The below example callocs some memory in a simple, but not entirely trivial memory structure. It then either sets some values explicitly to zero or not, controlled by EXPLICIT_RESET being 1 or 0. It then adds up the values. The sum always comes out to be zero as expected.
The interesting thing is the timing. The code looks longer than it really is because of the #ifdefs to get timing with both Microsoft's CL compiler v17.00 and with gcc 4.8.3 on Cygwin.
cl /O2 /DEXPLICIT_RESET=0 test.c /Fetest.exe
./test.exe
Typical timing values on my system are 20000-25000.
cl /O2 /DEXPLICIT_RESET=1 test.c /Fetest.exe
./test.exe
Typical timing values 2500-3000.
gcc -O3 -DEXPLICIT_RESET=0 test.c -o test
./test.exe
Typical timing values 8000-10000. (These are not comparable, as I skipped a scaling factor that should be applied with Win32 code.)
gcc -O3 -DEXPLICIT_RESET=1 test.c -o test
./test.exe
Typical timing value 1000.
You can play around with simplifying the data structures further, but they are already close to the limit that still provokes the described behavior.
Can I get the fast access without the explicit initialization?
In my real program, it takes much too long to reset the memory explicitly, so I want to rely on calloc. But of course I want the accessed memory to be fast.

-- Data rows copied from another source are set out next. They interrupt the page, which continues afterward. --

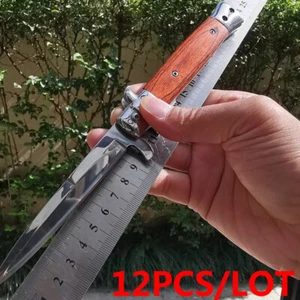12X Multifunctional Tactical Folding Stainless Steel Pocket Camping Hunting Tool - Picture 1 of 10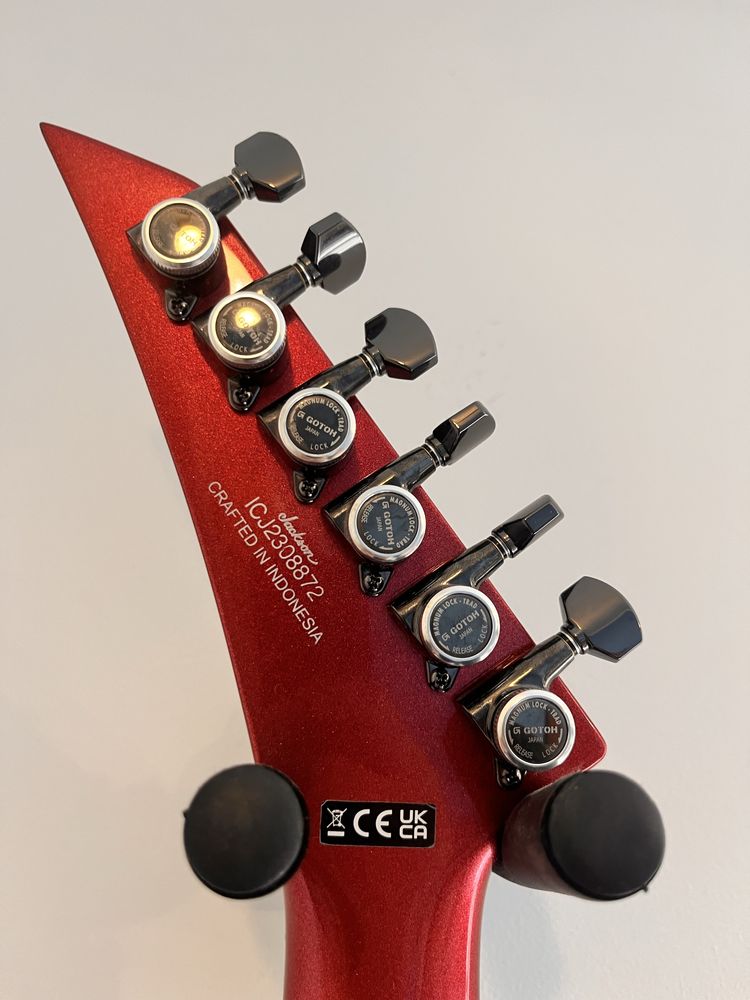 Gitara elekryczna Jackson KVX Scott Ian King V Gotoh EMG 81/85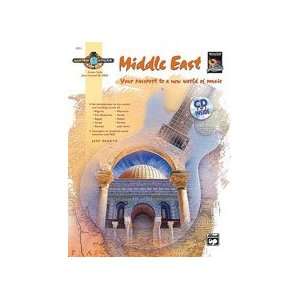  Guitar Atlas Middle East   Bk+CD Musical Instruments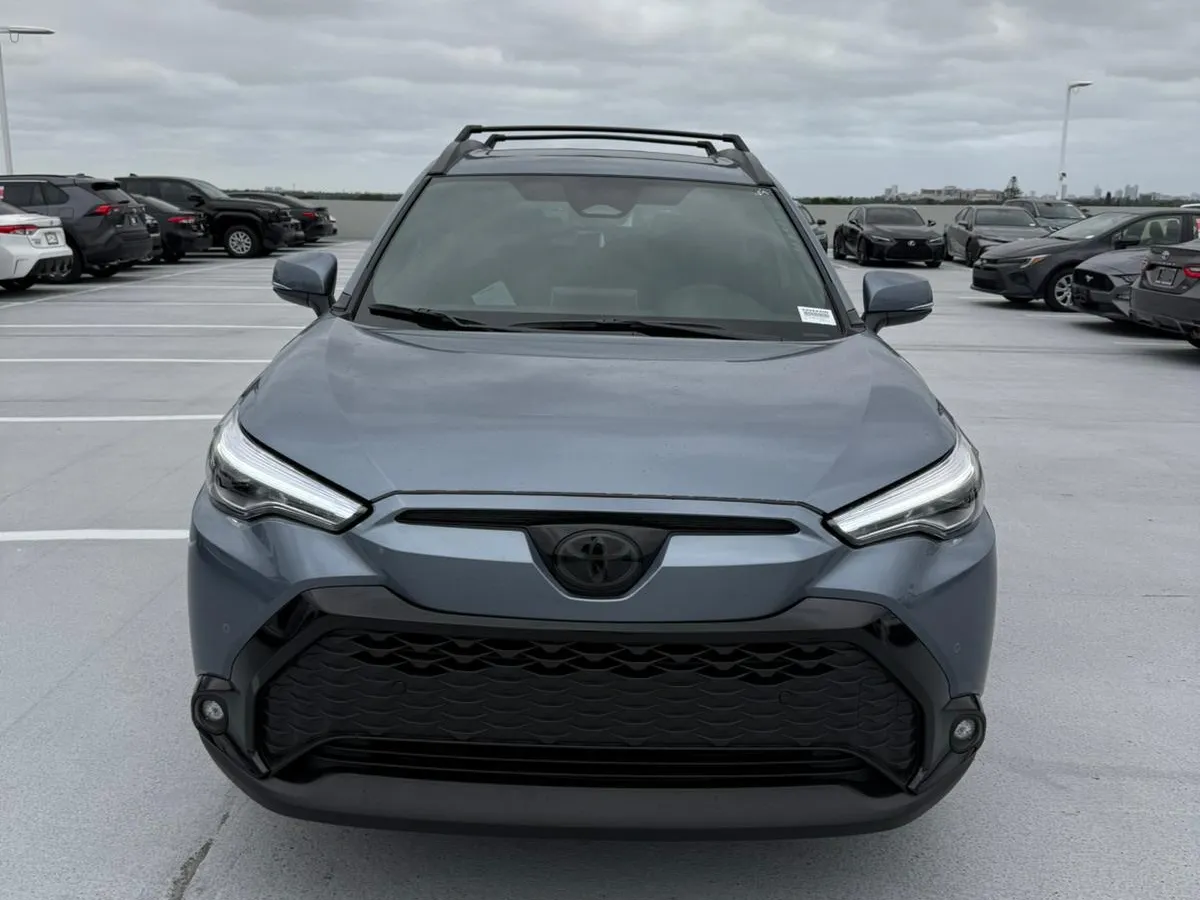 2025 Toyota Corolla Cross XSE Hybrid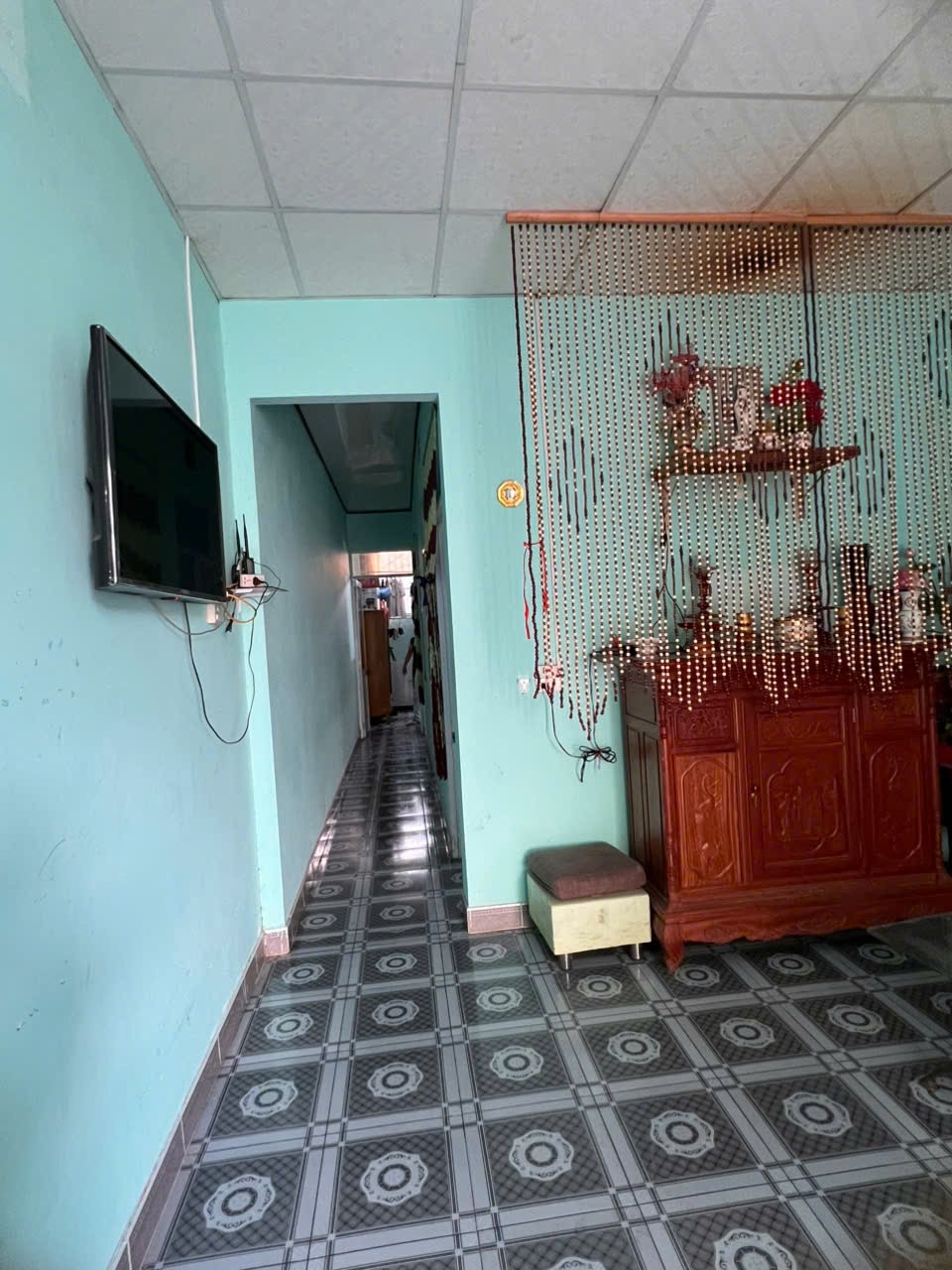 BÁN NHÀ CẤP 4 KHU TĐC ĐẤT LÀNH, VĨNH THÁI, NHA TRANG. 3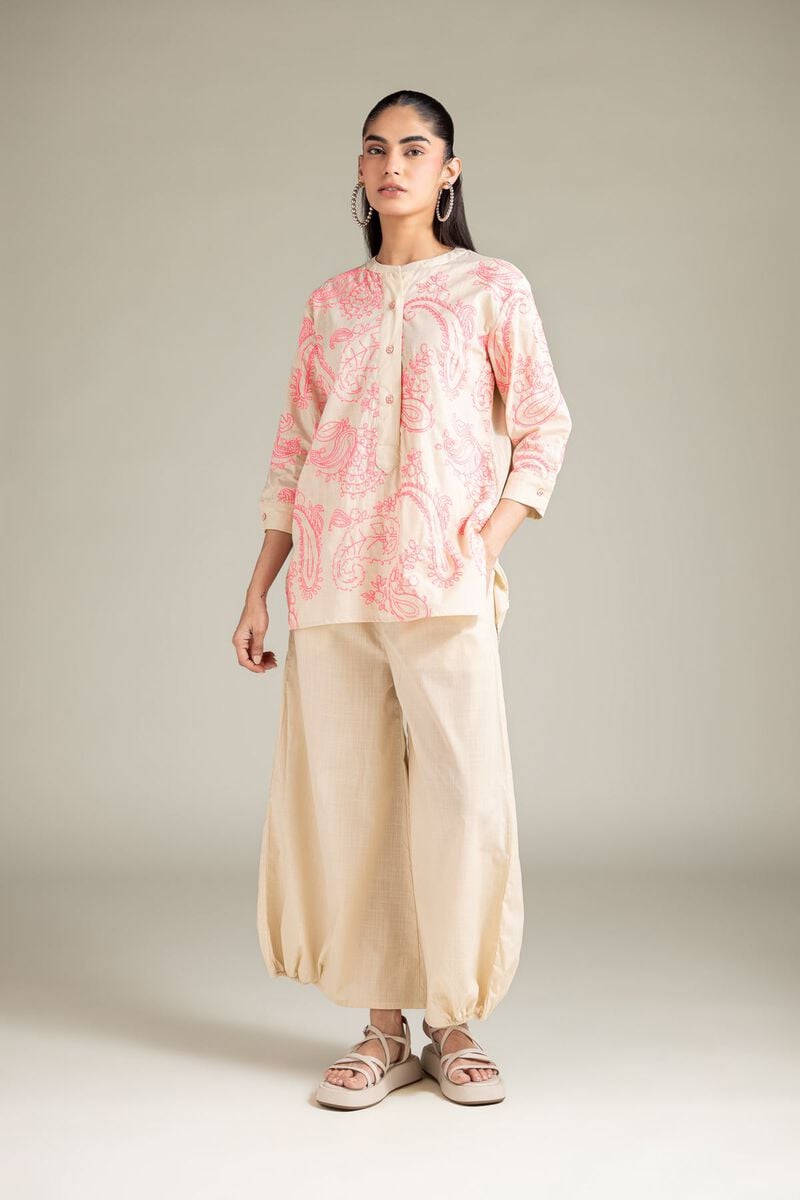 Textured Cotton | Shirt | USD 35.00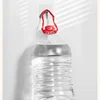 Flash sale 2PCS  Adhesive Nails Hook Poster Seamless Wall Hook Waterproof Durable Transparent Kitchen Bathroom Screw Hook Hanger 4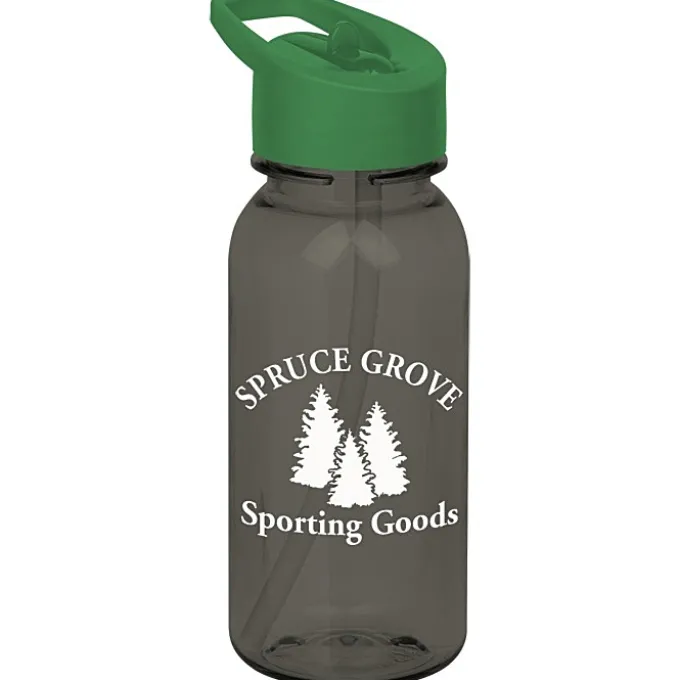 Cadet Sport Bottle with Flip Straw Lid - 18 oz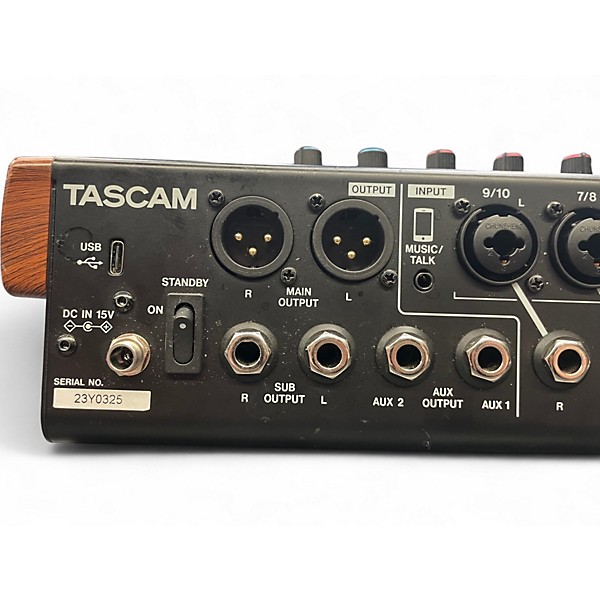 Used TASCAM MODEL 12 Unpowered Mixer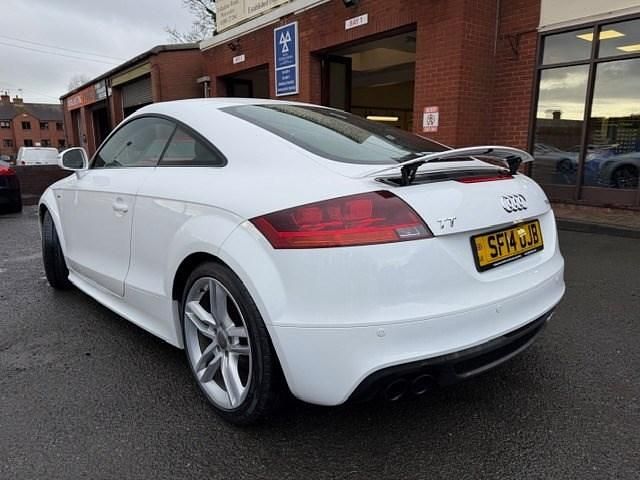 Used Audi TT S-Line 180 HP (132 kW) 2014 White Coupe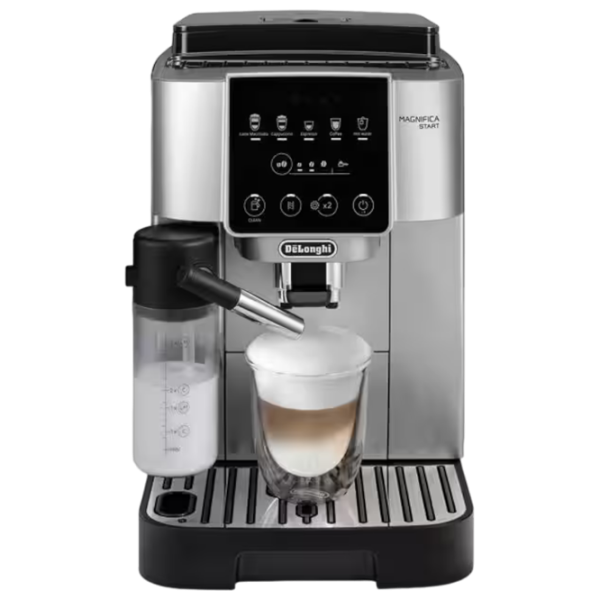 Aparat de cafea DeLonghi ECAM220.80SB Automată/ 1.8 l/ Silver photo 1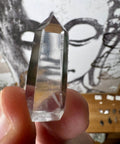 Phantom Lemurian Quartz Point (7.36g) | For Focused Energy - Crystals & Reiki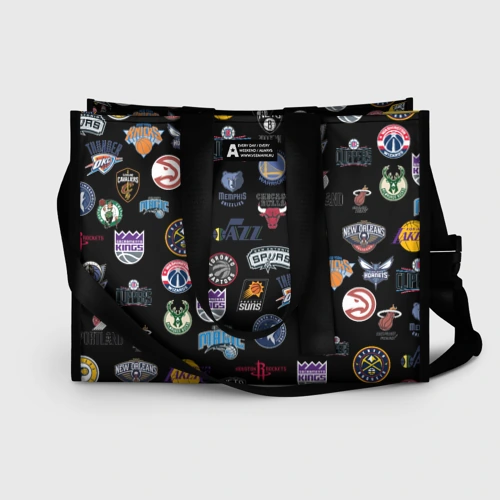 Сумка-шоппер 3D NBA Pattern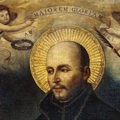 耶穌會創立者羅耀拉(Ignacio de Loyola)畫像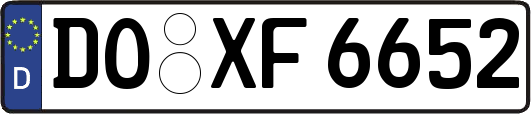 DO-XF6652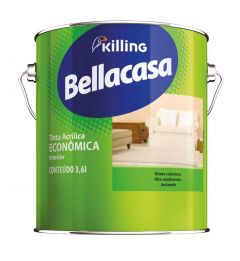 Base B Tinta Bellacasa Acrilica Eco 3,24lt Fosca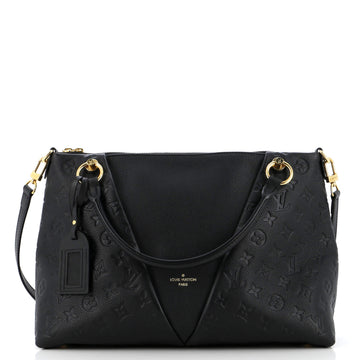 Louis Vuitton V Tote Monogram Empreinte Leather MM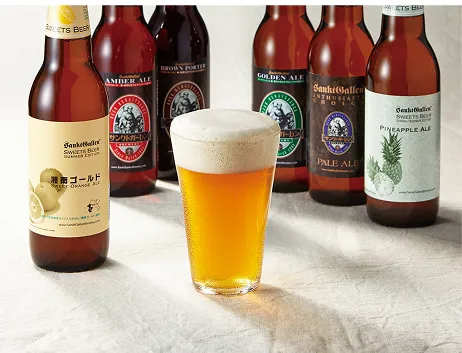 神奈川／サンクトガーレン／クラフトビール6種6本飲み比べセット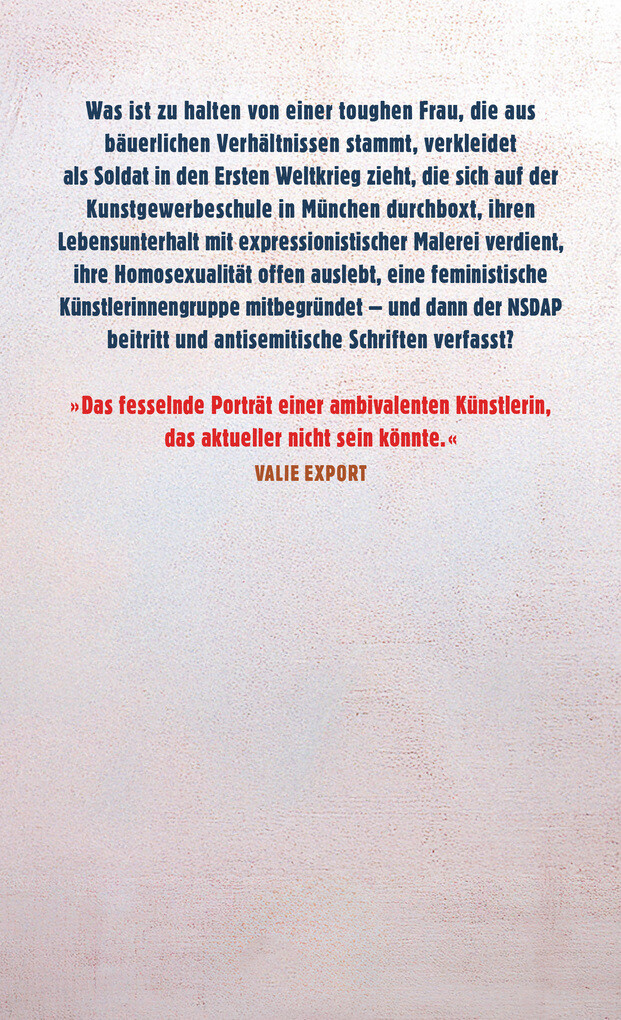 Weitere Ansicht: Hitlers queere Künstlerin | Nina Schedlmayer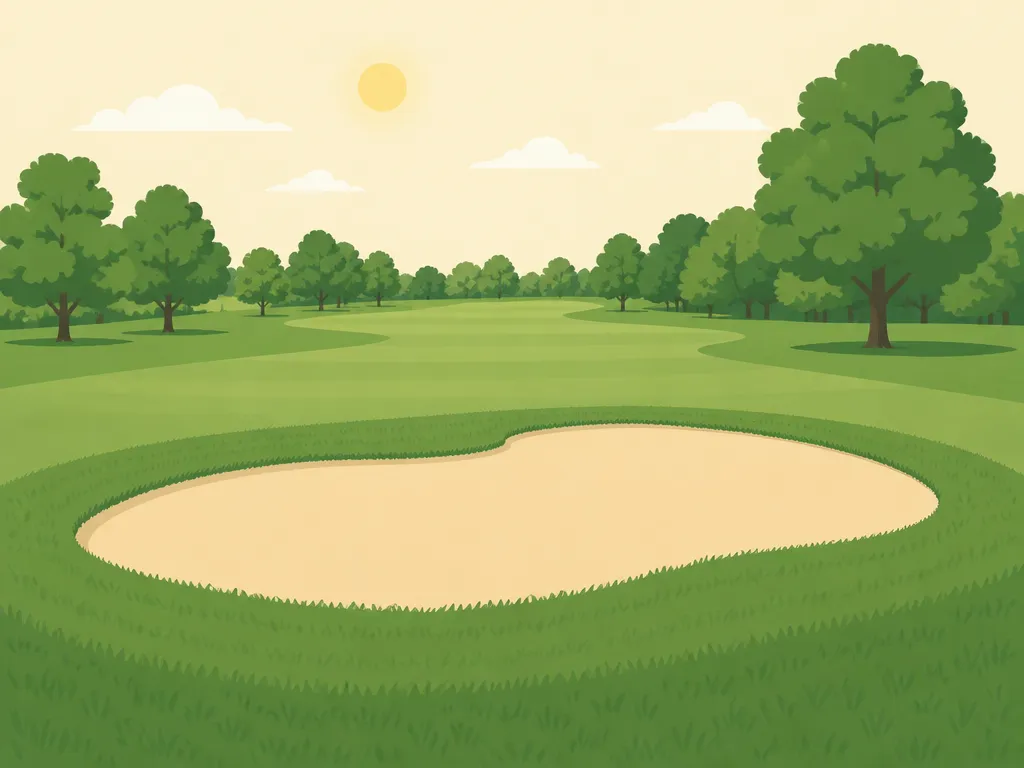 Illustration of Maple Grove Golf Club (Regulation)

So at the moment I'm stuck: Either slow initialization on top of calloc, or slow access.
#include <stdio.h>
#include <stdlib.h>
#ifdef _WIN32
#include <windows.h>
#include <time.h>
LARGE_INTEGER tu0, tu1;
#else
#include <sys/time.h>
struct timeval tu0, tu1;
#endif
struct dataType
{
int dummy1[4];
int dummy2;
};
struct blockType
{
int value;
struct dataType list[16];
};
struct pageType
{
struct blockType * list;
};
#define BLOCKS_PER_PAGE 100000
int main(int argc, char * argv[])
{
int timing, j, sum = 0;
struct pageType * pagep = (struct pageType *)
calloc(1, sizeof(struct pageType));
pagep->list = (struct blockType *)
calloc(BLOCKS_PER_PAGE, sizeof(struct blockType));
#if EXPLICIT_RESET
for (j = 0; j < BLOCKS_PER_PAGE; j++)
pagep->list[j].value = 0;
#endif
#ifdef _WIN32
QueryPerformanceCounter(&tu0);
#else
gettimeofday(&tu0, NULL);
#endif
for (j = 0; j < BLOCKS_PER_PAGE; j++)
sum += pagep->list[j].value;
#ifdef _WIN32
QueryPerformanceCounter(&tu1);
timing = tu1.QuadPart - tu0.QuadPart;
#else
gettimeofday(&tu1, NULL);
timing = 1000000 * (tu1.tv_sec - tu0.tv_sec )
+ (tu1.tv_usec - tu0.tv_usec);
#endif
printf("sum is %d, timing is %d\n", sum, timing);
exit(0);
}